Utilizing the metadata layer, we are able to generate new shares for all devices, regardless if they are online or offline. This allows us to remove devices from the sharing, allow the user to change their security questions and/or adjust their security threshold. The key concept here is utilizing published share commitments as encryption keys to retrieve shares on the most updated SSS polynomial.

This is illustrated from a 2/4 SSS sharing $f(z)$ with shares $s_a, s_b, s_c, s_d$ kept on 3 user devices and the nodes. Let $g$ be a generator of a multiplicative subgroup where the discrete log problem is assumed to be hard to solve. During initialization of the key, we create share commitments $g^{s_a}, g^{s_b}, g^{s_c}, g^{s_d}$ to be stored on the metadata layer. These share commitments are analogous to public keys derived from the share scalars.
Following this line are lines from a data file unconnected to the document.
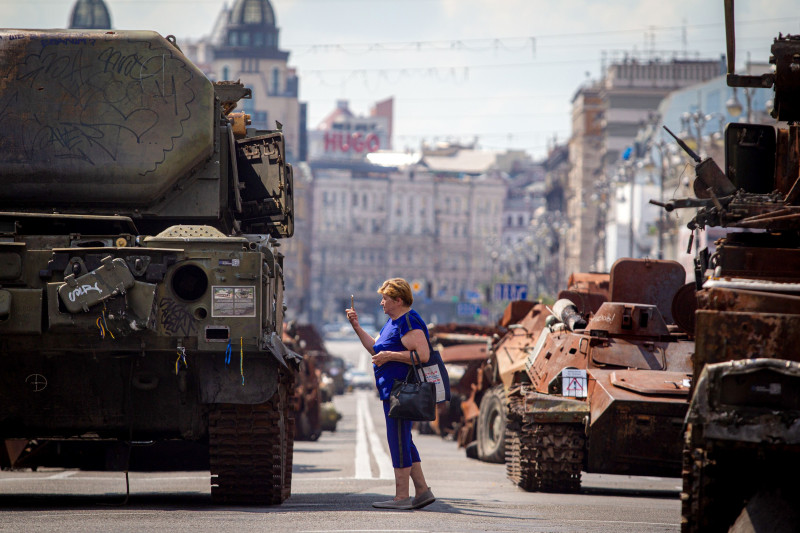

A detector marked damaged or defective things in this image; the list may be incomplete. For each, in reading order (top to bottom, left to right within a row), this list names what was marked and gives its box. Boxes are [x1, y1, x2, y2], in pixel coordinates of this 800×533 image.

burnt vehicle hull [0, 29, 296, 502]
rusted armored vehicle [0, 29, 298, 502]
rusted armored vehicle [484, 258, 696, 490]
rusty metal surface [608, 258, 684, 324]
rusted armored vehicle [652, 3, 800, 528]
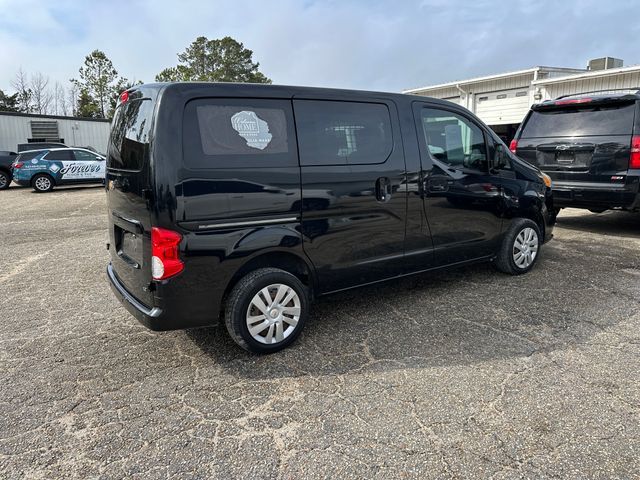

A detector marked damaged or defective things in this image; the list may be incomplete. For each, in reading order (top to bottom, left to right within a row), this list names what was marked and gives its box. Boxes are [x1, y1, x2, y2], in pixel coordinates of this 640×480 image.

cracked asphalt [1, 186, 640, 478]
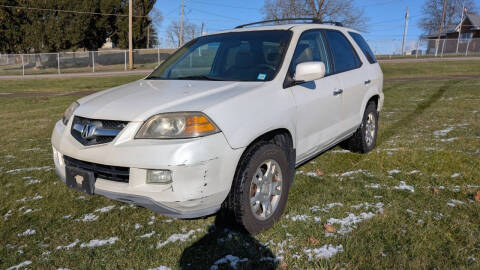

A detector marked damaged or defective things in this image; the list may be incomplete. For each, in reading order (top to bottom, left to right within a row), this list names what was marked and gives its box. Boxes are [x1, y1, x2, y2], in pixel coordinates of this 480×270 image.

damaged front bumper [51, 119, 244, 218]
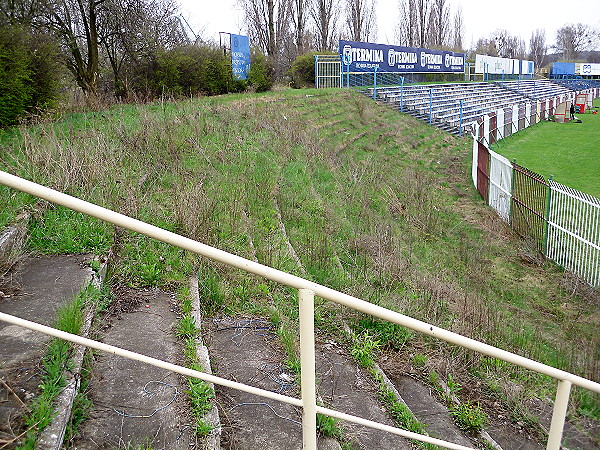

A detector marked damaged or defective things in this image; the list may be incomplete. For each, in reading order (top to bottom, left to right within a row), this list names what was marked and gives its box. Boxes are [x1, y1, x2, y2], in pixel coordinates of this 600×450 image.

cracked concrete step [69, 288, 195, 450]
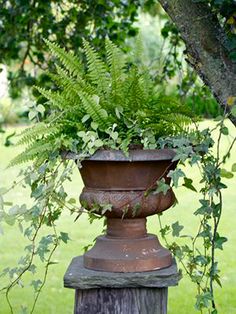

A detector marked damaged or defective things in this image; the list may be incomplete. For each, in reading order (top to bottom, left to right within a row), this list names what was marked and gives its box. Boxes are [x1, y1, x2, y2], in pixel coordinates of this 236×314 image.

rusty metal urn [78, 150, 176, 272]
rust texture on metal [77, 150, 177, 272]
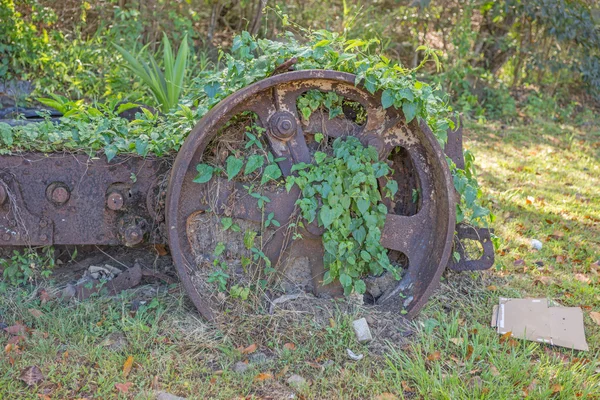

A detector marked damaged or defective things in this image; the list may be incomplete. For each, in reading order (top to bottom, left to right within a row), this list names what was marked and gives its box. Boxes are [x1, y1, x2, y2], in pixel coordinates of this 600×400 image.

corroded metal surface [0, 153, 169, 247]
rusty machine [0, 70, 492, 320]
rusted metal wheel [165, 70, 454, 322]
corroded metal surface [166, 70, 462, 320]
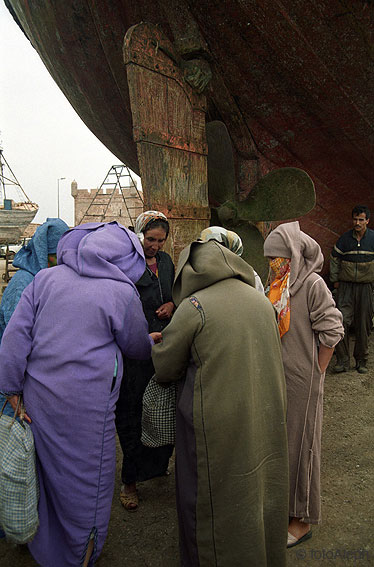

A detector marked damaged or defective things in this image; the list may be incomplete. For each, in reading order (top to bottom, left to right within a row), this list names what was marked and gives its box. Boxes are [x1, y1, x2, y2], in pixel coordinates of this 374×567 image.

rusty metal hull [5, 0, 374, 258]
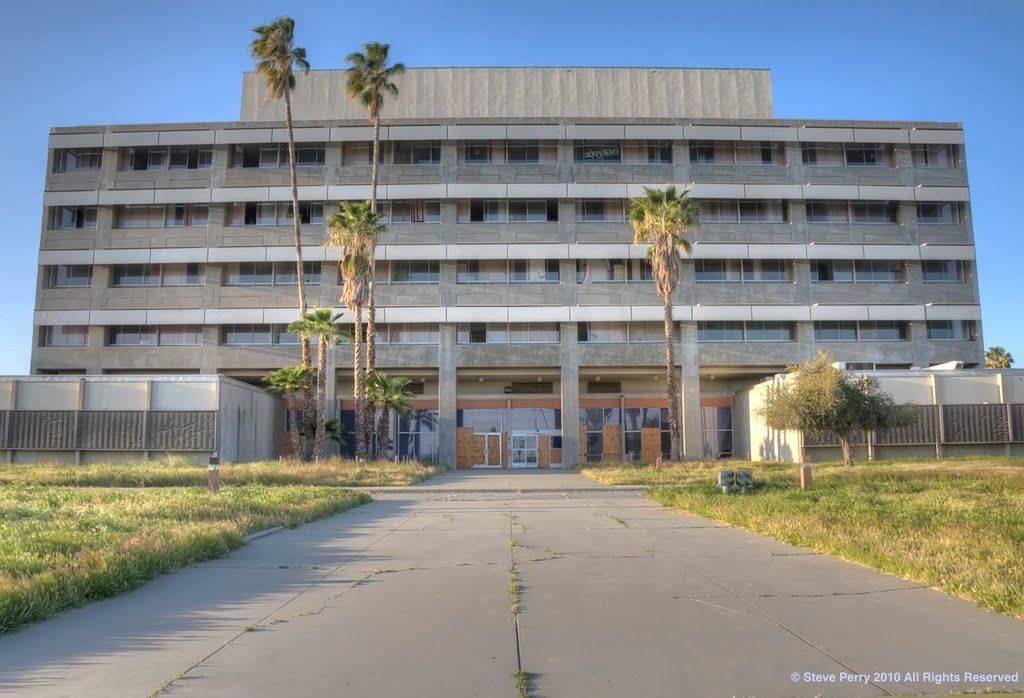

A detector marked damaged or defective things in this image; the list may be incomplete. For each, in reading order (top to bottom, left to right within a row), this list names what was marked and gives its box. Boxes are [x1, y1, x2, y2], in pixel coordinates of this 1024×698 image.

cracked pavement [2, 470, 1024, 692]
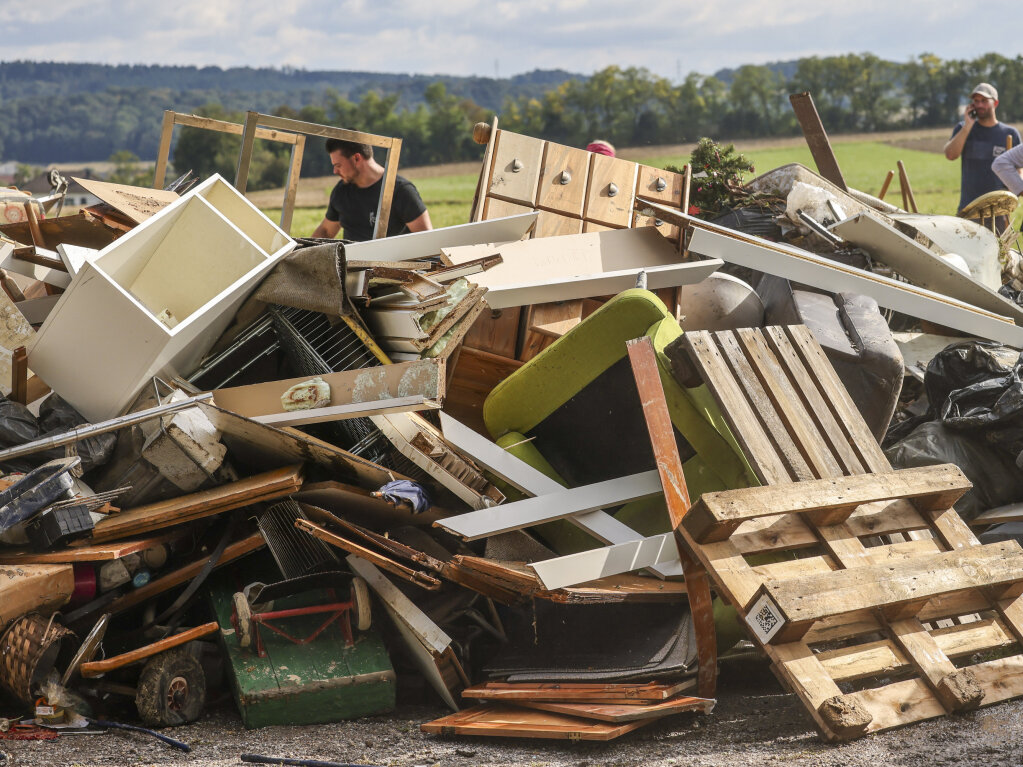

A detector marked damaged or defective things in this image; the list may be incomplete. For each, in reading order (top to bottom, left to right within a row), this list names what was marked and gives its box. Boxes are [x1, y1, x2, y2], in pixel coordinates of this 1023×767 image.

splintered wood [675, 327, 1023, 740]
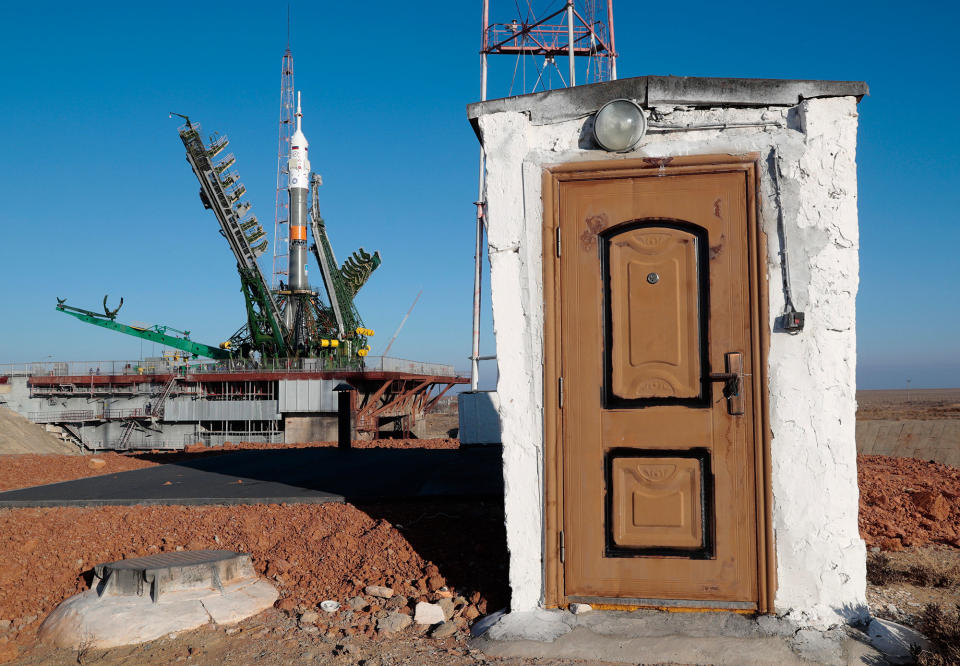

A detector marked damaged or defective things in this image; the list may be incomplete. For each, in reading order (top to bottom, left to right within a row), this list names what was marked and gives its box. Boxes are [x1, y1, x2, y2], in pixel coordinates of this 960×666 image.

cracked white wall [478, 96, 864, 624]
white paint peeling [476, 94, 868, 628]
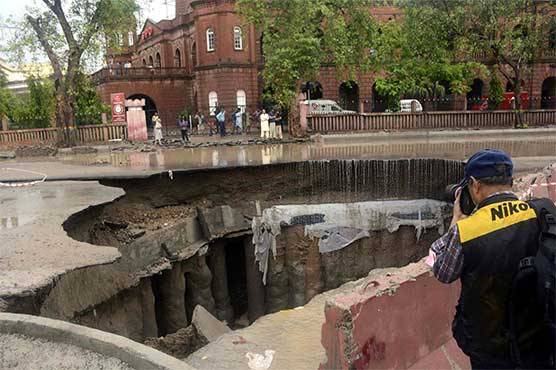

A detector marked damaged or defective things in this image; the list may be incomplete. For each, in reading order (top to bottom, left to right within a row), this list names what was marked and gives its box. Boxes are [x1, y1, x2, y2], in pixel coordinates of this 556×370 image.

broken concrete edge [0, 312, 195, 370]
broken concrete edge [320, 260, 458, 370]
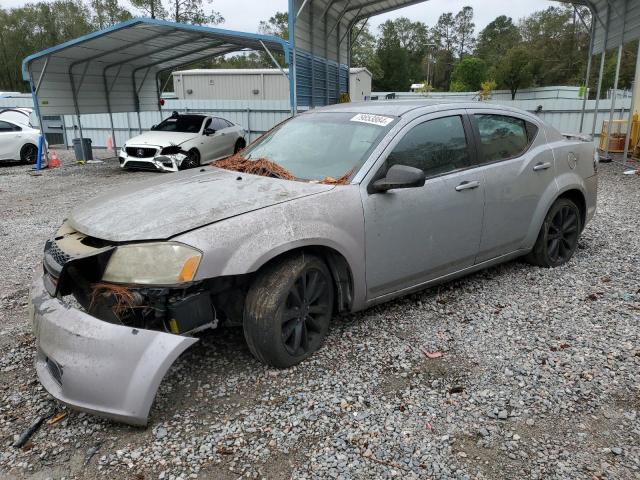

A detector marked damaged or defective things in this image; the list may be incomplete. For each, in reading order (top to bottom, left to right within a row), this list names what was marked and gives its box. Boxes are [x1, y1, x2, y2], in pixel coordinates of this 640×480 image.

crumpled hood [124, 130, 196, 147]
crumpled hood [69, 169, 336, 244]
damaged silver sedan [31, 101, 600, 424]
detached front bumper [28, 272, 198, 426]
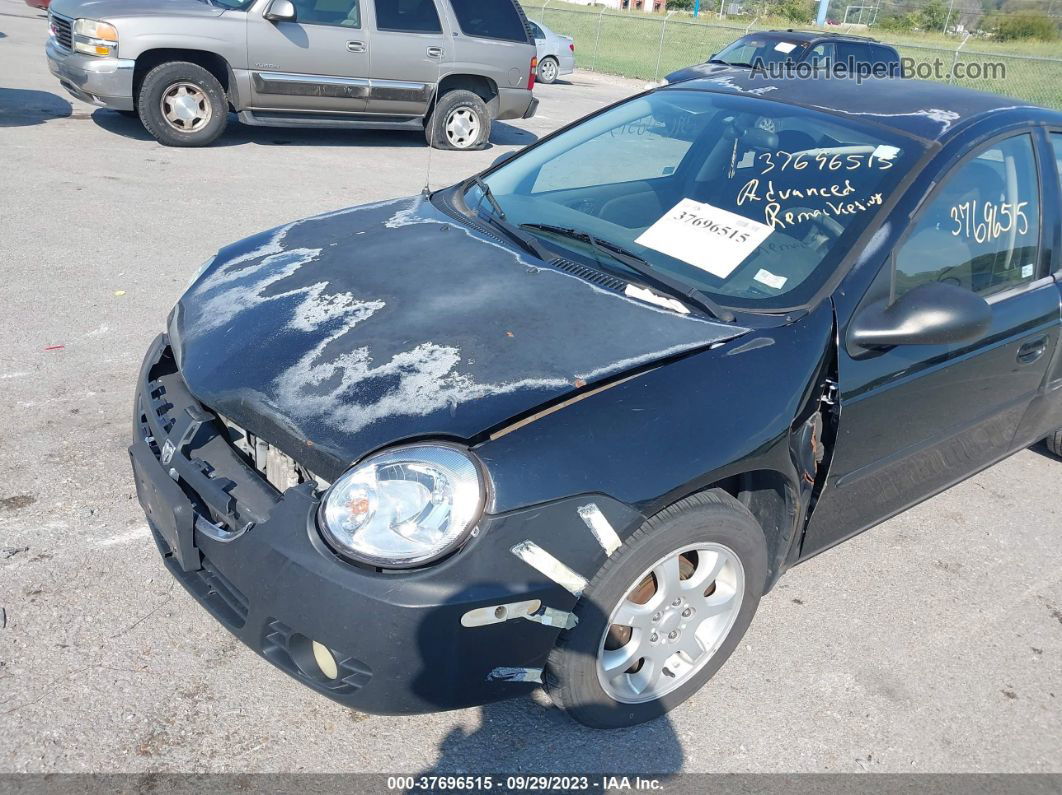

Given the user loses device D holding $s_d$, and wants to make that share redundant. They first reconstruct their key on device A. We utilize a public key based encryption scheme (such as ECIES).

The user generates a new 2/3 SSS polynomial $h(z)$ on the same $\sigma$ with shares $s_1, s_2, s_3$ and encrypts the newly generated shares for each respective share commitment, except for the lost $g^{s_d}$ commitment.

$$\text{for }i = \{1,2,3\} \text{ and } v = \{a,b,c\} \\ encrypt(s_iu,g^{s_v}) \Rightarrow c_{nv} \\ \text{where } nv = \{1a,2b,2c\}$$

$c_{nv}$, the resulting ciphertext from the encryption, is then stored on the metadata layer for retrieval on other devices.

On login to device B, the user retrieves $c_{2b}$ is able to use $s_b$ to decrypt the new $s_2$ and reconstruct their key with $s_1$ derived from the nodes in a similar fashion. Using the $h(z)$ allows $s^d$ to also be deprecated as a share.

Resharing allows us to share a key on a new polynomial with a different degree/threshold, allowing us to also increase a user's security/factor devices or inputs to reconstruct their key as they require it. This can be incrementally implemented as needed.